Stored data
=== Begin Enclosure ===

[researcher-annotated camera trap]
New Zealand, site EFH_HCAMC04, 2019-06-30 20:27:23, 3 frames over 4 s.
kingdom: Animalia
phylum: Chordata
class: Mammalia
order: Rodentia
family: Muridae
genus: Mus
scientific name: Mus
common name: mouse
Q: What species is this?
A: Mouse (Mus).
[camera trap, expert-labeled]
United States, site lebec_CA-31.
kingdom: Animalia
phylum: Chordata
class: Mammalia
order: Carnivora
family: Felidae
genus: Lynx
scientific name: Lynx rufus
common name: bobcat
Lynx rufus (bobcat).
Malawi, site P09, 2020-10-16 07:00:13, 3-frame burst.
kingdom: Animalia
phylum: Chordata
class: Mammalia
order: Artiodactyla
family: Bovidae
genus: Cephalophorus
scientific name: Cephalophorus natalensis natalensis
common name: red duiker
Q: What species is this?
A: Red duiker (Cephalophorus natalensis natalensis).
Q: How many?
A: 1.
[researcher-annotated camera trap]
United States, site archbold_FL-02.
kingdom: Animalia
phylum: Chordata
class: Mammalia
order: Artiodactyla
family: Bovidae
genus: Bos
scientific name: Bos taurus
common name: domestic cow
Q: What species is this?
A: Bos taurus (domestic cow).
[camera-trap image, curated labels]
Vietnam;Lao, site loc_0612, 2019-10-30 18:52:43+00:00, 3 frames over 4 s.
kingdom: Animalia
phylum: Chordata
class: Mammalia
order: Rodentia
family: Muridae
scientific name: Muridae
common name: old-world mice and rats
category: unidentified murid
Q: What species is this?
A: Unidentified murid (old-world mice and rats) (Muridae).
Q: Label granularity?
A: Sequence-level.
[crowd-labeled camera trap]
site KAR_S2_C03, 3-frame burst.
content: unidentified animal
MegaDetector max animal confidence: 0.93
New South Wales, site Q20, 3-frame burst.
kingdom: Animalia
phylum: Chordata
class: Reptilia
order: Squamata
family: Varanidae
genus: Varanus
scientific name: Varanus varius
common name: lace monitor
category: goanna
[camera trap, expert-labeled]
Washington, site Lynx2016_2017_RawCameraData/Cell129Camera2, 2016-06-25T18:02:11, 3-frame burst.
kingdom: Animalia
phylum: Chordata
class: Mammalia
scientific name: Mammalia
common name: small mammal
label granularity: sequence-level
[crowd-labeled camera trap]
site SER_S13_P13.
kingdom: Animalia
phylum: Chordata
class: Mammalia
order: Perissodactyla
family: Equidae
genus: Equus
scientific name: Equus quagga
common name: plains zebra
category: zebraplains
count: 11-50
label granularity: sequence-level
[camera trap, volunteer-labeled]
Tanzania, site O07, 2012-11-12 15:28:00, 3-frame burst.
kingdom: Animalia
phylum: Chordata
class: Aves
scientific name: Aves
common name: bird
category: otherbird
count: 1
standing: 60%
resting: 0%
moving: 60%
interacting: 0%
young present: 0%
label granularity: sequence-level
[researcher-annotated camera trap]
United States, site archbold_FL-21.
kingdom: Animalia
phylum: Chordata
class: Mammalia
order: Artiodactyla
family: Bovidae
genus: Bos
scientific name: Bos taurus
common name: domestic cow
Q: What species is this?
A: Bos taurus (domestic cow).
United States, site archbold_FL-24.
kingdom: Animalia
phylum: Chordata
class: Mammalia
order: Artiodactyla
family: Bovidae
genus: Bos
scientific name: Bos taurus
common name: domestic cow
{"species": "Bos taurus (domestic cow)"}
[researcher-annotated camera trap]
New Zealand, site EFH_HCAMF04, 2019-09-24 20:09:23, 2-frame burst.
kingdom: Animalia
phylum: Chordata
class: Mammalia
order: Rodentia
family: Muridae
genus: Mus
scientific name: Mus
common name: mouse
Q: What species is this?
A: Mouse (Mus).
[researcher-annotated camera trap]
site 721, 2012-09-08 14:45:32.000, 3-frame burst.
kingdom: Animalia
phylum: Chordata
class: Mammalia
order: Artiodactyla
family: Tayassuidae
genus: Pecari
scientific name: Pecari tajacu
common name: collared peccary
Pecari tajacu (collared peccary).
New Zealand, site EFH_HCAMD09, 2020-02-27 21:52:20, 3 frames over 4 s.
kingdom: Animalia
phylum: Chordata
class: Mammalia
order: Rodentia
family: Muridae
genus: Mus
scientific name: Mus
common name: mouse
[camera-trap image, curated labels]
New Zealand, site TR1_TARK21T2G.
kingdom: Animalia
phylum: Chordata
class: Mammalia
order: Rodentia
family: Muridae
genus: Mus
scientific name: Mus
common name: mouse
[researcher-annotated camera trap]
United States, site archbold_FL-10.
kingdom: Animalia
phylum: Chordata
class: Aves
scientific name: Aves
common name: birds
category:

=== End Enclosure ===

YOUR TASK – Return the records above verbatim, in their entirety.

EXPECTED OUTPUT –
[researcher-annotated camera trap]
New Zealand, site EFH_HCAMC04, 2019-06-30 20:27:23, 3 frames over 4 s.
kingdom: Animalia
phylum: Chordata
class: Mammalia
order: Rodentia
family: Muridae
genus: Mus
scientific name: Mus
common name: mouse
Q: What species is this?
A: Mouse (Mus).
[camera trap, expert-labeled]
United States, site lebec_CA-31.
kingdom: Animalia
phylum: Chordata
class: Mammalia
order: Carnivora
family: Felidae
genus: Lynx
scientific name: Lynx rufus
common name: bobcat
Lynx rufus (bobcat).
Malawi, site P09, 2020-10-16 07:00:13, 3-frame burst.
kingdom: Animalia
phylum: Chordata
class: Mammalia
order: Artiodactyla
family: Bovidae
genus: Cephalophorus
scientific name: Cephalophorus natalensis natalensis
common name: red duiker
Q: What species is this?
A: Red duiker (Cephalophorus natalensis natalensis).
Q: How many?
A: 1.
[researcher-annotated camera trap]
United States, site archbold_FL-02.
kingdom: Animalia
phylum: Chordata
class: Mammalia
order: Artiodactyla
family: Bovidae
genus: Bos
scientific name: Bos taurus
common name: domestic cow
Q: What species is this?
A: Bos taurus (domestic cow).
[camera-trap image, curated labels]
Vietnam;Lao, site loc_0612, 2019-10-30 18:52:43+00:00, 3 frames over 4 s.
kingdom: Animalia
phylum: Chordata
class: Mammalia
order: Rodentia
family: Muridae
scientific name: Muridae
common name: old-world mice and rats
category: unidentified murid
Q: What species is this?
A: Unidentified murid (old-world mice and rats) (Muridae).
Q: Label granularity?
A: Sequence-level.
[crowd-labeled camera trap]
site KAR_S2_C03, 3-frame burst.
content: unidentified animal
MegaDetector max animal confidence: 0.93
New South Wales, site Q20, 3-frame burst.
kingdom: Animalia
phylum: Chordata
class: Reptilia
order: Squamata
family: Varanidae
genus: Varanus
scientific name: Varanus varius
common name: lace monitor
category: goanna
[camera trap, expert-labeled]
Washington, site Lynx2016_2017_RawCameraData/Cell129Camera2, 2016-06-25T18:02:11, 3-frame burst.
kingdom: Animalia
phylum: Chordata
class: Mammalia
scientific name: Mammalia
common name: small mammal
label granularity: sequence-level
[crowd-labeled camera trap]
site SER_S13_P13.
kingdom: Animalia
phylum: Chordata
class: Mammalia
order: Perissodactyla
family: Equidae
genus: Equus
scientific name: Equus quagga
common name: plains zebra
category: zebraplains
count: 11-50
label granularity: sequence-level
[camera trap, volunteer-labeled]
Tanzania, site O07, 2012-11-12 15:28:00, 3-frame burst.
kingdom: Animalia
phylum: Chordata
class: Aves
scientific name: Aves
common name: bird
category: otherbird
count: 1
standing: 60%
resting: 0%
moving: 60%
interacting: 0%
young present: 0%
label granularity: sequence-level
[researcher-annotated camera trap]
United States, site archbold_FL-21.
kingdom: Animalia
phylum: Chordata
class: Mammalia
order: Artiodactyla
family: Bovidae
genus: Bos
scientific name: Bos taurus
common name: domestic cow
Q: What species is this?
A: Bos taurus (domestic cow).
United States, site archbold_FL-24.
kingdom: Animalia
phylum: Chordata
class: Mammalia
order: Artiodactyla
family: Bovidae
genus: Bos
scientific name: Bos taurus
common name: domestic cow
{"species": "Bos taurus (domestic cow)"}
[researcher-annotated camera trap]
New Zealand, site EFH_HCAMF04, 2019-09-24 20:09:23, 2-frame burst.
kingdom: Animalia
phylum: Chordata
class: Mammalia
order: Rodentia
family: Muridae
genus: Mus
scientific name: Mus
common name: mouse
Q: What species is this?
A: Mouse (Mus).
[researcher-annotated camera trap]
site 721, 2012-09-08 14:45:32.000, 3-frame burst.
kingdom: Animalia
phylum: Chordata
class: Mammalia
order: Artiodactyla
family: Tayassuidae
genus: Pecari
scientific name: Pecari tajacu
common name: collared peccary
Pecari tajacu (collared peccary).
New Zealand, site EFH_HCAMD09, 2020-02-27 21:52:20, 3 frames over 4 s.
kingdom: Animalia
phylum: Chordata
class: Mammalia
order: Rodentia
family: Muridae
genus: Mus
scientific name: Mus
common name: mouse
[camera-trap image, curated labels]
New Zealand, site TR1_TARK21T2G.
kingdom: Animalia
phylum: Chordata
class: Mammalia
order: Rodentia
family: Muridae
genus: Mus
scientific name: Mus
common name: mouse
[researcher-annotated camera trap]
United States, site archbold_FL-10.
kingdom: Animalia
phylum: Chordata
class: Aves
scientific name: Aves
common name: birds
category:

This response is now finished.